"If you play the way I saw you doing the other day, there's not a man in the club has anything on you," asserted Chilvers, winking at me.

"Stranger things have happened," declared Peabody, his face illuminated by a hopeful grin. "I made the last hole yesterday in five, and that is as good as Carter or Smith have done it in this year."

Now, as a matter of fact, there was not one chance in five hundred that Peabody would qualify, and he didn't, but that did not prevent his starting out with a hope and a sort of a faith that by some bewildering combination of circumstances he would qualify, and later on bowl over all of his competitors and carry off the prize with the sweeter honours of victory.

If there be any soil where hope absolutely runs riot it is in the breast of a golfer. The fond mother who cozens herself into the faith that her boy will some day be President of the United States builds on the same foundation as the duffer who enters a competition in which he is outclassed.

Personally I can see no reason why I shall not some day win the international golf championship, and I have strong expectations of doing so, but know perfectly well that I will not. It is a peculiar but delightful complication of mind.

Carter had the best qualifying score, making the round in a consistent eighty.

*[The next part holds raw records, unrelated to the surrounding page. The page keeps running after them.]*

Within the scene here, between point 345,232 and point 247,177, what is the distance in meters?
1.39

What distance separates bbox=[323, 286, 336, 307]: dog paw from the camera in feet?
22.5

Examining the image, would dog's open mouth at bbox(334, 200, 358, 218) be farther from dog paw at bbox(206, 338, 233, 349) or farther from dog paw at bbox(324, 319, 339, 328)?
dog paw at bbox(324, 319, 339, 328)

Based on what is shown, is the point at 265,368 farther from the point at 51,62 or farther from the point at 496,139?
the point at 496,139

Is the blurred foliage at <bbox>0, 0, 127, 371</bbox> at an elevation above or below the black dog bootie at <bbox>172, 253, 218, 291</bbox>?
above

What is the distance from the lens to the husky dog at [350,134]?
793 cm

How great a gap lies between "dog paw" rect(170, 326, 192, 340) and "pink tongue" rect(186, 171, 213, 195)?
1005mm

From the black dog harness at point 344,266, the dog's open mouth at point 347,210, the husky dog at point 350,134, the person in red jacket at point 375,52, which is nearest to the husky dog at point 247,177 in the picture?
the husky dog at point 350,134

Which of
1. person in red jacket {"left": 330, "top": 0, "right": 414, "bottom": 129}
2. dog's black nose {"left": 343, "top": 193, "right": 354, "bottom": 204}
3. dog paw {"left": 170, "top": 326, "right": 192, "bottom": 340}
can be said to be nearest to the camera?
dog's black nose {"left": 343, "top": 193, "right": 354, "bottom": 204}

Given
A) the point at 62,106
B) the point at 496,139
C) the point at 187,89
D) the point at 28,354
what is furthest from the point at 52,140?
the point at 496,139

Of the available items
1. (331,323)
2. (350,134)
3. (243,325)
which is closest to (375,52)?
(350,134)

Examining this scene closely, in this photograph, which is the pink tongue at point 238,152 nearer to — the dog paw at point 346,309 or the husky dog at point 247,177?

Marshall was second with an eighty-two, Boyd and LaHume were tied with eighty-four each, and I came in fifth with one more. Chilvers, Pepper, and Thomas also qualified, but the cup should lie among the first five.

Candour compels me to admit that on form it should come to a struggle between Carter and Marshall; but if I get into the finals with either of these gentlemen I shall play with confidence of winning.

A most astounding thing has happened! If I were incorporating these events in a narrative or a novel I presume I would reserve the statement I am about to make until the finish, so as to form an effective climax—and on reflection I have decided to do so in these notes. So I will begin at the beginning.

The second day after our visit to Bishop's, Miss Lawrence called me aside on the veranda, and I could see that some great secret had possession of her.

"I wish to ask a favour of you, Mr. Smith," she said, after beating about the brush for a minute.